En exergue du nouveau livre de Christian Bobin, Le muguet rouge, ces mots de Nadejda Mandelstam : « Mandelstam racontait qu’ayant entendu pour la première fois le mot « progrès » à l’âge de cinq ans, il avait fondu en larmes, pressentant quelque chose de fâcheux. »
Christian Bobin à son tour dans son livre sonne le tocsin : « Quand en aura-t-on fini avec cette foi stupide en un “Progrès” qui va résoudre les problèmes du “Progrès” ? Comment demander à ce qui nous tue de nous ressusciter ?… L’absence, le vide, le manque, qu’avez-vous fait d’eux ? Ce sont notre seul bien… Est-ce que, par la parole, nous allons enfin ouvrir une fenêtre dans ce monde qui nous étouffe ?… L’âme est une espèce à protéger. »
CHRISTIAN BOBIN
La Vie 20 octobre 2022
« L’âme est une espèce à protéger »
INTERVIEW MARIE CHAUDEY
PHOTO DENIS MEYER / HANS LUCAS
Le poète du Creusot revient avec le Muguet rouge, un recueil plus mordant que jamais sur notre modernité. Et un Quarto Gallimard regroupe 17 œuvres de ce rebelle contemplatif.
Le Muguet rouge, au titre énigmatique, est un petit livre aiguisé comme une lame, qui rentre dans le dur de notre modernité. Le poète en colère y moque les économistes – ces « bouilleurs de chiffres », fustige la folle vitesse qui régit nos vies. Dans le collimateur de Christian Bobin : les écrans qui absorbent notre temps de cerveau disponible, happent nos esprits mais aussi nos cœurs. Les métaphores s’enchaînent – « l’œil du cyclope », « le Gutenberg du diable », « le miroir des aveugles »… Haro sur « les chiens électroniques » qui nous tiennent en laisse au quotidien. L’heure est grave et le poète, plus vigilant que jamais.

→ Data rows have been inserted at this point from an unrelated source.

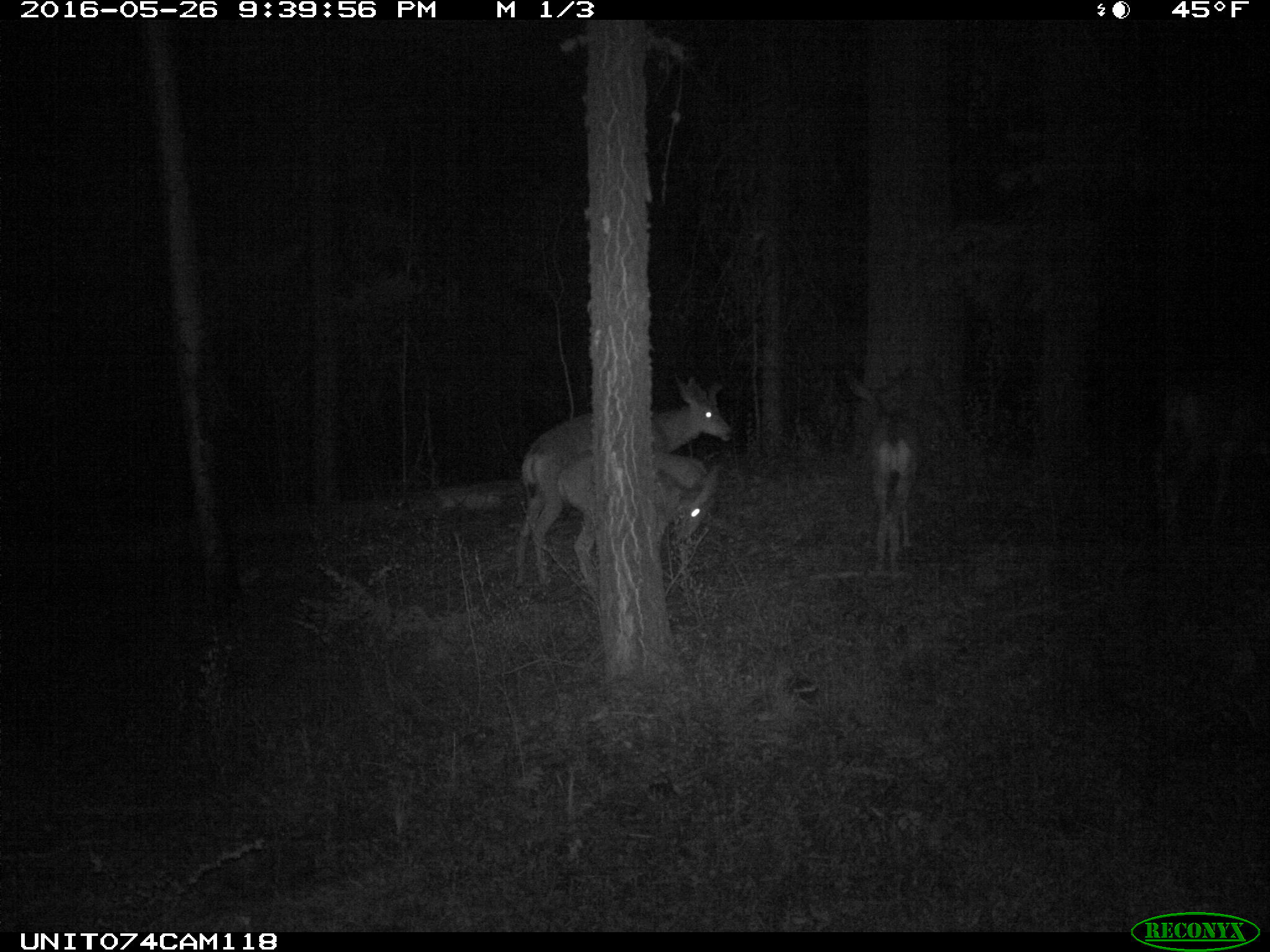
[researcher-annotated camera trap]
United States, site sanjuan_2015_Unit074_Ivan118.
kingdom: Animalia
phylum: Chordata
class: Mammalia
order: Artiodactyla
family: Cervidae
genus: Odocoileus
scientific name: Odocoileus hemionus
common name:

LA VIE. Votre recueil porte une férocité nouvelle, pourquoi ? 
CHRISTIAN BOBIN. Parce que le temps presse. Les cavaliers de l’Apocalypse sont arrivés à notre seuil, ils attendent que l’on ouvre. Et même à travers le bois de la porte, ils nous regardent… Je souligne que, dans son sens originel, l’apocalypse n’est pas une fin du monde, mais d’abord un dévoilement. Et précisément, c’est celui-ci que nous refusons : nous ne voulons pas voir ce que nous avons fait à cette terre et ce que nous sommes devenus. La situation a été tenable un moment, mais désormais elle se retourne contre nous. Dans la Bible, les quatre cavaliers de l’Apocalypse du texte de Jean (Apocalypse 6) amènent la guerre, les épidémies, le désordre financier et le feu de la nature… N’avons-nous pas chacun de ces maux devant les yeux tous les jours ? Nous en sommes arrivés à un abaissement spirituel, l’âme est devenue une espèce à protéger. Je me suis dit qu’il était peut-être temps, au moins une fois, au moins dans ce recueil, de voir au mieux, et d’aider le lecteur à voir lui aussi. Simplement voir. Loin de moi l’intention de faire un livre de morale – je n’aime pas ça de manière générale : le confort des sièges bien rembourrés pour le bien, et l’inconfort du petit tabouret boiteux pour le mal. Ce recueil n’est pas non plus un condensé d’opinions et de pensées. Je nourris juste l’ambition que le langage, en se densifiant jusqu’à son point de brûlure, ait une chance de réveiller quelque chose chez quelques-uns.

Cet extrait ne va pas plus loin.